Looks like fun, be sure to keep us updated as you build it! I would recommend you not try the pump-on-top-of-the-pipe, but otherwhise the beauty of a sump system is you can play around with it, and find out what works best for you .

-Rick (the armchair aquarist, who points out that he hasn't actually built his sump yet, so keep a few grains of salt handy)


----------



## johnsonrod (Jun 24, 2009)

Rick_Lindsey said:


> Out of curiosity...


The main tank is 90 gallons. there are 4 1.5" holes drilled into the back so i've decided build a sump.

The AC sources are indeed SCWD

Do you agree that this pump is submersible? I've looked the product markings on my pump and it pointed me to this product description "The Mag Drive utility pump is a magnetically-driven, submersible pump." at 950 GPM (750 at 5') its slightly less than I'm looking for but since its free I'll try it out. The device label reads:
Model 9.5B Utility Pump
E160713 
Listed 8C99

I have a crazy idea to use an under gravel filter to distribute the water in the wet/dry section. but i'll add whatever is necessary to get the job done. I would also like to recirculate water from the pump back to the wet/dry section to help out a bit.

i would also like to add another baffle prior to the wet/dry section. (see img) this way i can add additional media like you suggest. i'll also place filter pads in the betwixt last baffles.

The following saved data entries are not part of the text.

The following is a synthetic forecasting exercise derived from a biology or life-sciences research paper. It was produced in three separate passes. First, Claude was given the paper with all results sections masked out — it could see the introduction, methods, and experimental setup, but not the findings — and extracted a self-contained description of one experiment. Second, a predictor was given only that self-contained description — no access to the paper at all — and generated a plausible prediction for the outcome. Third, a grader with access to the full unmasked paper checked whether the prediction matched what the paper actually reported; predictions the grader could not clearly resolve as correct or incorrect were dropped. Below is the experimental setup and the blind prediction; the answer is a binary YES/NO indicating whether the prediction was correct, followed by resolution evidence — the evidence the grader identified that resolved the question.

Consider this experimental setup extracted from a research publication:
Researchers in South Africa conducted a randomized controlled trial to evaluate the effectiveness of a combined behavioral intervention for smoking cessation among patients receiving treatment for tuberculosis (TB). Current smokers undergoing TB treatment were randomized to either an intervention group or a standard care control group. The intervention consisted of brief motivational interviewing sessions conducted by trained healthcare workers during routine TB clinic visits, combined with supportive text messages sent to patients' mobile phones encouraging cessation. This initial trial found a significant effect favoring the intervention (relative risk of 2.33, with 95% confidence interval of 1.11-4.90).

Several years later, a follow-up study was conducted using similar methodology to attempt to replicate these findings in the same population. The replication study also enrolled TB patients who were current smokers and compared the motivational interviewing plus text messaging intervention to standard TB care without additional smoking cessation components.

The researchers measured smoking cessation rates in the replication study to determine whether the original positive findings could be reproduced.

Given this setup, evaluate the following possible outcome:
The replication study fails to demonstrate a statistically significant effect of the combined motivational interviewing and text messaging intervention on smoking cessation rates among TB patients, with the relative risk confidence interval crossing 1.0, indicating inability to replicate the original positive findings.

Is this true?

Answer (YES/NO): YES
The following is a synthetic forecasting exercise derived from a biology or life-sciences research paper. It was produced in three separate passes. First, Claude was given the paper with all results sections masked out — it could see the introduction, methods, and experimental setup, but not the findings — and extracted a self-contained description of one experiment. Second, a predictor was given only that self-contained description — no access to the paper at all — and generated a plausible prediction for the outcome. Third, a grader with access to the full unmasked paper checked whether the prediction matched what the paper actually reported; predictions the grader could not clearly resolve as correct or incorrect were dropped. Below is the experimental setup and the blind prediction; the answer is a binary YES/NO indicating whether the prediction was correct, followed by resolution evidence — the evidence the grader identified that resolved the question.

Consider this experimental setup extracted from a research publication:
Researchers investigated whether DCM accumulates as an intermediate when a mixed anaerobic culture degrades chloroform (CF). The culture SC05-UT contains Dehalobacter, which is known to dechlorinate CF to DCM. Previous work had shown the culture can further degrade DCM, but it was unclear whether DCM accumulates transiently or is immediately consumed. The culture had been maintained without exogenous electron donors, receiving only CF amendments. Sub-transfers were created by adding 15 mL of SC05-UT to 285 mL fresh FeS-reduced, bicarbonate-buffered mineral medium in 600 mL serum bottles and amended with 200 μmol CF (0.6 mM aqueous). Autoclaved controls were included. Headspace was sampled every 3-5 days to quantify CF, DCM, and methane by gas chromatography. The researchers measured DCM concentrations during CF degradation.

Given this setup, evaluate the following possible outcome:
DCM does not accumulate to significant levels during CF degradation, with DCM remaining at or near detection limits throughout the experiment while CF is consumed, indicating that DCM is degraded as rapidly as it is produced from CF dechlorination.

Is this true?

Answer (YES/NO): NO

i've done alot of work on the piping plan and changed the arrangement a bit.

Does this look better?
is my pump section large enough?
where do you recommend i add a heater if i need too?

high res plus plumbing http://www.geocities.com/djin_n_tonic/images/Sump0715.pdf









Thanks for reading
-nick


----------



## Rick_Lindsey (Aug 26, 2002)

> Do you agree that this pump is submersible?


Yes. I forget if my Mag-Drive is a 7.5 or a 9, but it is definately submersible. It was a bit noisier than I cared for, but I'm not sure if that was my particular pump, mag-drives in general, or just an unreasonably low noise expectation.

A 7.5" x 12" chamber should be plenty big for your pump, and probably big enough for a heater or two as well, though I don't know how long your heaters are. You could always lay them flat beneath your trickle stack, though that might make them rather difficult to adjust! You could also widen the first baffle and stick them in there... lots of choices.

Make sure you can actually get to that optional media... presumably you can move/remove the filter sock and flange, though, to access that compartment of your sump?

You may not need that last baffle, unless you're trying to force the lowest media in your trickle chamber to be submerged (which it likely will anyways, but if you had a slab of cell-pore or somesuch then you'd probably want to keep that last baffle).

-Rick (the armchair aquarist, who as usual offers several grains of salt, since these are just thoughts/ideas off the top of his head rather than the voice of experience)


----------



## johnsonrod (Jun 24, 2009)

A Modest Update:
I've put in the baffles today and added the pvc support structures for photos.
the blue bit on the top is an undergravel filter fitted for this tank. its made in 2 sections. i may use the other half of the filter to help distribute the water. 
the distance between the first baffles is about 2 inches and should be adequate for holding a pair of heaters.
my filter socks are in the mail and i'm anxious to finish their supports. 
i've having trouble finding pot scrubbies and might need help selecting alternatives.


----------



## Rick_Lindsey (Aug 26, 2002)

Thanks for the update, looking good!

Pot scrubber alternatives include little green army men, cut up drinking straws, the ubiquitous "bioball", and of course a plethora of other diy solutions. There are also media designed for submerged use, like cell-pore slabs, matrix rock, and efhisubstrat that you could put towards the bottom of the stack if you were so inclined.

In the end you only need "enough" bio media. Given the volume you have available for bio media, almost anything you choose to use will probably work out (though I don't recommend using a basketball).

-Rick (the armchair aquarist, who leans towards a mixture of cow-boy and indians, green army men, and little plastic dinosaurs)


----------



## KaiserSousay (Nov 2, 2008)

> (though I don't recommend using a basketball).


 :lol:


----------



## johnsonrod (Jun 24, 2009)

i'll return the basketball.
what about polyester. such as polyfill that you use to fill pillows?


----------